Чтобы дискредитировать ее, одного лишь шприца маловато, но Арти всегда отличалась осторожностью.
– Джин, – произнесла она.
Услышав ее тон, Джин тяжко вздохнул.
– Как скажешь, сестренка.
Одним ловким движением перебросив зонт в другую руку, он выхватил револьвер, который она просила его – и не раз – взять с собой.
Глаза Маттео расширились. Арти нравилось, когда мужчины ее боялись.
– Думаю, мы можем обсудить… – начал было он.
Джин взвел курок.
В комнате прогремел выстрел. Маттео с удивленным возгласом осел на пол, Арти тряхнула головой, прогоняя звон в ушах. Из раны Андони сочилась густая кровь – отнюдь не алая, а темная на фоне его бледной кожи оттенка слоновой кости. Кожа покойника. Кровь покойника.
– Я любил эту рубашку.
Дворецкий издал расстроенный вопль.
– О, старина, не волнуйся, – сказал Маттео и, поморщившись, двумя тонкими пальцами осторожно вытащил из себя бронзовую пулю. Кожа вокруг раны приобрела сизый мертвецкий оттенок. Арти уже чуть было не пожалела его, но тут он поднял на нее взгляд и медленно, тщеславно подмигнул. – Каждая захватывающая история любви начинается с пули, выпущенной в сердце.
Арти не понравилось, как от этих слов у нее загудело в жилах. Она подобрала шприц.
– В следующий раз я позабочусь о том, чтобы ты больше не ожил.
– Я питаю отвращение к насилию! – бросил ей вслед Маттео.
Арти вышла в ночь, Джин держался рядом. Даже не глядя в другой конец улицы, она уже поняла, что стражей в форме там больше нет, – и не потому что верила, будто у Маттео Андони есть какие-то связи, а потому, что узнала шаги своего юного посыльного, который бежал сквозь тьму, приближаясь к дому 337 на площади Даров.
Честер вынырнул из тумана и, задыхаясь, ухватился за ограду со стороны улицы. Его белокурая макушка словно светилась в темноте.

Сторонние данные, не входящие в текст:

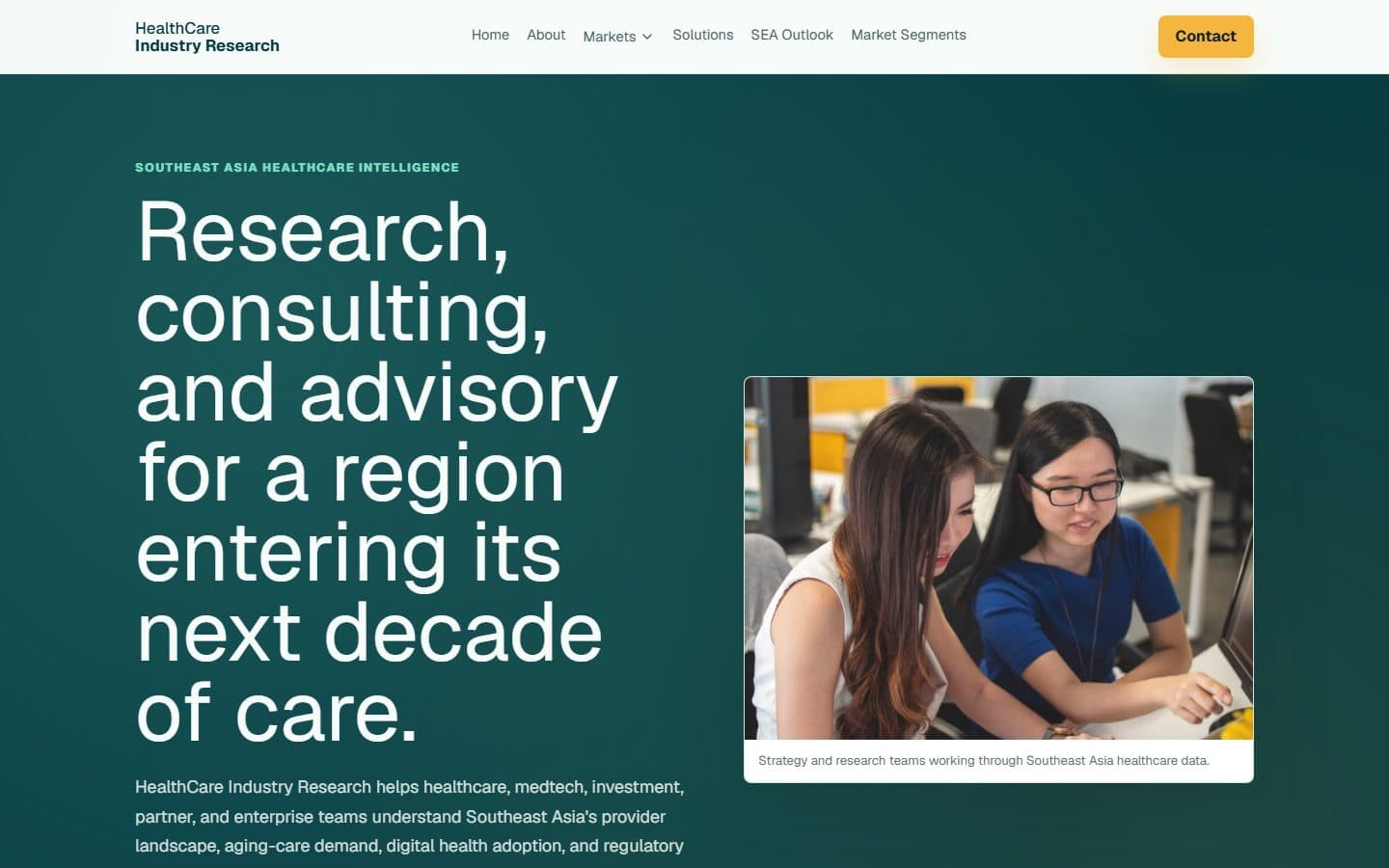 Homepage of healthcareindustryresearch.com: 'Research, consulting, and advisory for a region entering its next decade of care'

– Рогатая Стража направляется в «Дрейф». Будет рейд.
2
Джин
– Добро пожаловать в «Дрейф». Вот что тебе нужно знать, – сказал Джин новенькой в тот день перед утренним открытием. – После того как пробьет семь часов, двери чайной запираются. Никого больше не впускаем, всех посетителей отправляем восвояси. Никаких исключений – как бы очаровательно они ни улыбались. Закрываешь все ставни и возвращаешься в подсобку. Теперь отодвинь вот этот книжный стеллаж и опусти вон те рамы. И погляди-ка: дом крови готов принимать гостей.
Новенькая поежилась. Джин не мог ее упрекнуть.
– Идешь к кабинкам, – продолжил он. Ему было чем заняться, но показать девчонке, как здесь все устроено, мог только он – тот, кто все это продумал и собрал буквально по кусочкам. – Убираешь вон ту вазу. Ставишь ее на откидной столик справа. Возвращаешься к полке, нажимаешь на защелки с каждой стороны и раскладываешь кровать. И лучше бы тебе не думать о том, что на ней происходит, ясно? Если только тебя саму такое не привлекает. – Джин подмигнул ей. – Отходишь. Видишь щель вон там, в закутке? Протягиваешь туда руку, тянешь на себя дверь, закрываешь ее до упора.
Он сделал паузу, наблюдая за ошеломленной реакцией официантки.
– И так наша кабинка превратилась в покои. Проделаешь это еще раз, еще и еще. О, позаботься о том, чтобы форма была наготове. Одна – для обслуживания наших чопорных гостей-аристократов, другая – чуть более откровенная, для того, чтобы радовать наших дорогих вампиров из прочих, самых разных сословий.
Новенькая прошла вслед за ним в зал, где столы были уставлены мисочками с кубиками сахара – их нужно было пополнить – и кувшинчиками со сливками – их нужно было помыть. Сильно пахло чаем. Джин забрал поднос у проходившего мимо официанта и, вручив его новенькой, принялся загружать посудой.